#### TEXT SECTION:
All the men who have captained the famous rugby side in Test matches on tour
British & Irish Lions Captains – 1959-1924
1959 – Ronnie Dawson (Lion #388, Ireland), New Zealand and Australia
Dawson’s team scored more points than any other Lions team – 842 in 33 games. They beat Australia 2-0, but succumbed 4-1 to New Zealand.
The captain of Ireland at the time, there was much debate surrounding his captaincy, primarily because of the fine form of Bryn Meredith, the Welsh international hooker. Dawson led the Lions in six Tests, a record later matched by Martin Johnson, and managed to score in the second Test against the All Blacks.
He coached the Lions in 1968 against South Africa and was later president of the Irish Rugby Union and chairman of the IRFB – now World Rugby.
1955 – Cliff Morgan (Lion #363, Wales) v South Africa
One of the greatest fly-halves to emerge from the British Isles, the Cardiff star played every match on tour and is the only Welshman to ever captain the Lions to a Test victory in South Africa.

#### WORK TO COMPLETE:
• A. In the text on British & Irish Lions captains, how many points did Ronnie Dawson's 1959 team score, and in how many games?
• B. Write the next part of the text on British & Irish Lions captains, picking up after its final sentence about Cliff Morgan.

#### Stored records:

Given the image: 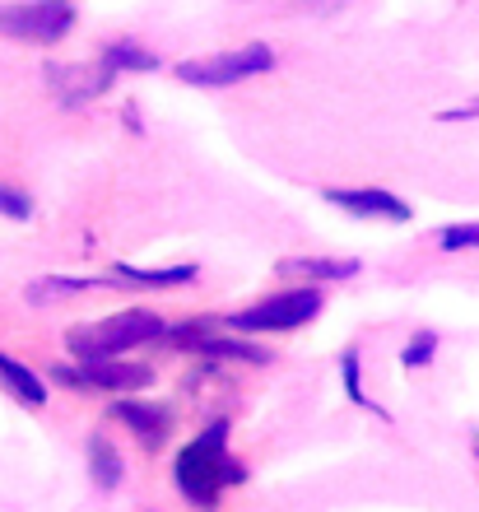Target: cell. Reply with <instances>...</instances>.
Wrapping results in <instances>:
<instances>
[{"label":"cell","mask_w":479,"mask_h":512,"mask_svg":"<svg viewBox=\"0 0 479 512\" xmlns=\"http://www.w3.org/2000/svg\"><path fill=\"white\" fill-rule=\"evenodd\" d=\"M438 122H475L479 117V103H466V108H442V112H433Z\"/></svg>","instance_id":"cell-20"},{"label":"cell","mask_w":479,"mask_h":512,"mask_svg":"<svg viewBox=\"0 0 479 512\" xmlns=\"http://www.w3.org/2000/svg\"><path fill=\"white\" fill-rule=\"evenodd\" d=\"M340 387H345V396L354 405H363L368 415H377V419H391L386 415V405H377L368 391H363V359H359V350H345L340 354Z\"/></svg>","instance_id":"cell-16"},{"label":"cell","mask_w":479,"mask_h":512,"mask_svg":"<svg viewBox=\"0 0 479 512\" xmlns=\"http://www.w3.org/2000/svg\"><path fill=\"white\" fill-rule=\"evenodd\" d=\"M470 452H475V461H479V438H475V443H470Z\"/></svg>","instance_id":"cell-22"},{"label":"cell","mask_w":479,"mask_h":512,"mask_svg":"<svg viewBox=\"0 0 479 512\" xmlns=\"http://www.w3.org/2000/svg\"><path fill=\"white\" fill-rule=\"evenodd\" d=\"M321 308H326L321 284H289L280 294L256 298L252 308H238L228 317V326L242 336H289V331H303L307 322H317Z\"/></svg>","instance_id":"cell-3"},{"label":"cell","mask_w":479,"mask_h":512,"mask_svg":"<svg viewBox=\"0 0 479 512\" xmlns=\"http://www.w3.org/2000/svg\"><path fill=\"white\" fill-rule=\"evenodd\" d=\"M112 84H117V70L107 66L103 56L70 61V66H47V89H52V98L61 108H84V103L103 98Z\"/></svg>","instance_id":"cell-6"},{"label":"cell","mask_w":479,"mask_h":512,"mask_svg":"<svg viewBox=\"0 0 479 512\" xmlns=\"http://www.w3.org/2000/svg\"><path fill=\"white\" fill-rule=\"evenodd\" d=\"M228 433H233V424H228V419H214V424H205L191 443L177 447L173 485L196 512H214L224 503L228 489L247 485V466L233 457Z\"/></svg>","instance_id":"cell-1"},{"label":"cell","mask_w":479,"mask_h":512,"mask_svg":"<svg viewBox=\"0 0 479 512\" xmlns=\"http://www.w3.org/2000/svg\"><path fill=\"white\" fill-rule=\"evenodd\" d=\"M0 215L14 219V224H28L33 219V196L14 182H0Z\"/></svg>","instance_id":"cell-18"},{"label":"cell","mask_w":479,"mask_h":512,"mask_svg":"<svg viewBox=\"0 0 479 512\" xmlns=\"http://www.w3.org/2000/svg\"><path fill=\"white\" fill-rule=\"evenodd\" d=\"M321 196H326V205L354 219H382V224H410L414 219L410 201H400L396 191L386 187H326Z\"/></svg>","instance_id":"cell-9"},{"label":"cell","mask_w":479,"mask_h":512,"mask_svg":"<svg viewBox=\"0 0 479 512\" xmlns=\"http://www.w3.org/2000/svg\"><path fill=\"white\" fill-rule=\"evenodd\" d=\"M438 247L442 252H479V219L470 224H447L438 233Z\"/></svg>","instance_id":"cell-19"},{"label":"cell","mask_w":479,"mask_h":512,"mask_svg":"<svg viewBox=\"0 0 479 512\" xmlns=\"http://www.w3.org/2000/svg\"><path fill=\"white\" fill-rule=\"evenodd\" d=\"M275 70V52L270 42H242L233 52H214V56H191L177 66V80L191 89H233L242 80L270 75Z\"/></svg>","instance_id":"cell-4"},{"label":"cell","mask_w":479,"mask_h":512,"mask_svg":"<svg viewBox=\"0 0 479 512\" xmlns=\"http://www.w3.org/2000/svg\"><path fill=\"white\" fill-rule=\"evenodd\" d=\"M75 0H10L0 5V38L24 47H56L75 28Z\"/></svg>","instance_id":"cell-5"},{"label":"cell","mask_w":479,"mask_h":512,"mask_svg":"<svg viewBox=\"0 0 479 512\" xmlns=\"http://www.w3.org/2000/svg\"><path fill=\"white\" fill-rule=\"evenodd\" d=\"M307 10H317V14H331V10H345L349 0H303Z\"/></svg>","instance_id":"cell-21"},{"label":"cell","mask_w":479,"mask_h":512,"mask_svg":"<svg viewBox=\"0 0 479 512\" xmlns=\"http://www.w3.org/2000/svg\"><path fill=\"white\" fill-rule=\"evenodd\" d=\"M0 387L10 391L19 405H28V410H42V405H47V378H38L33 368L10 359L5 350H0Z\"/></svg>","instance_id":"cell-12"},{"label":"cell","mask_w":479,"mask_h":512,"mask_svg":"<svg viewBox=\"0 0 479 512\" xmlns=\"http://www.w3.org/2000/svg\"><path fill=\"white\" fill-rule=\"evenodd\" d=\"M196 280V266L182 261V266H163V270H145L131 266V261H117L112 266V284H149V289H168V284H187Z\"/></svg>","instance_id":"cell-14"},{"label":"cell","mask_w":479,"mask_h":512,"mask_svg":"<svg viewBox=\"0 0 479 512\" xmlns=\"http://www.w3.org/2000/svg\"><path fill=\"white\" fill-rule=\"evenodd\" d=\"M112 419H121V424H126L145 447H163V438H168V429H173L168 405H149V401H140V396H121V401H112Z\"/></svg>","instance_id":"cell-10"},{"label":"cell","mask_w":479,"mask_h":512,"mask_svg":"<svg viewBox=\"0 0 479 512\" xmlns=\"http://www.w3.org/2000/svg\"><path fill=\"white\" fill-rule=\"evenodd\" d=\"M107 61V66L117 70V75H154L159 70V56L149 52V47H140L135 38H117V42H107L103 52H98Z\"/></svg>","instance_id":"cell-15"},{"label":"cell","mask_w":479,"mask_h":512,"mask_svg":"<svg viewBox=\"0 0 479 512\" xmlns=\"http://www.w3.org/2000/svg\"><path fill=\"white\" fill-rule=\"evenodd\" d=\"M168 345H177V350H200V354H219V359H252V364H266L270 354L261 350V345H252V340H233V336H224L214 322H177V326H168Z\"/></svg>","instance_id":"cell-8"},{"label":"cell","mask_w":479,"mask_h":512,"mask_svg":"<svg viewBox=\"0 0 479 512\" xmlns=\"http://www.w3.org/2000/svg\"><path fill=\"white\" fill-rule=\"evenodd\" d=\"M168 336V322H163L159 312L149 308H121L112 317H98L89 326H75L66 336V350L89 364V359H126L131 350L140 345H154V340Z\"/></svg>","instance_id":"cell-2"},{"label":"cell","mask_w":479,"mask_h":512,"mask_svg":"<svg viewBox=\"0 0 479 512\" xmlns=\"http://www.w3.org/2000/svg\"><path fill=\"white\" fill-rule=\"evenodd\" d=\"M284 280H303V284H335V280H354L359 261L354 256H284L280 261Z\"/></svg>","instance_id":"cell-11"},{"label":"cell","mask_w":479,"mask_h":512,"mask_svg":"<svg viewBox=\"0 0 479 512\" xmlns=\"http://www.w3.org/2000/svg\"><path fill=\"white\" fill-rule=\"evenodd\" d=\"M89 480H94V489H103V494H112V489H121V480H126V461H121V452L112 443H107L103 433H94L89 438Z\"/></svg>","instance_id":"cell-13"},{"label":"cell","mask_w":479,"mask_h":512,"mask_svg":"<svg viewBox=\"0 0 479 512\" xmlns=\"http://www.w3.org/2000/svg\"><path fill=\"white\" fill-rule=\"evenodd\" d=\"M438 359V331H414L410 345L400 350V368L405 373H419V368H428Z\"/></svg>","instance_id":"cell-17"},{"label":"cell","mask_w":479,"mask_h":512,"mask_svg":"<svg viewBox=\"0 0 479 512\" xmlns=\"http://www.w3.org/2000/svg\"><path fill=\"white\" fill-rule=\"evenodd\" d=\"M52 378L61 387H80V391H145L154 382L145 364H126V359H89L75 368H52Z\"/></svg>","instance_id":"cell-7"}]
</instances>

#### RESPONSES TO THE TASKS:
• A. 842 points in 33 games.

• B.
The series became known as the Cliff Morgan tour, with Morgan scoring a try in the first Test as the Lions triumphed 23-22 in front of a then world-record crowd of 100,000 in Johannesburg.
Captaining the team for the third Test after an injury to Robin Thompson, he controlled the game with his boot, with a 9-6 win ensuring that the Lions couldn’t lose the series. However, he wasn’t fully fit for the final Test, with the condition of his ankle dominating newspaper stories in the week before the game and the Lions fell to defeat.
He became even more well-known for his subsequent BBC career, famously commentating on the 1973 Barbarians win over New Zealand.
1955 – Robin Thompson (Lion #367, Ireland), South Africa
Thompson was a bit of a surprise choice as British & Irish Lions captain, with this tour his only involvement with the Lions. Nevertheless, the lock started every Test he was fit for, missing out on the third through injury.
The Lions drew a highly entertaining series 2-2 – the first time they hadn’t lost against South Africa since 1896. A lock from Ulster, he began a fine tradition of Irish second-row captains, culminating in the appointments of Willie John McBride and Paul O’Connell.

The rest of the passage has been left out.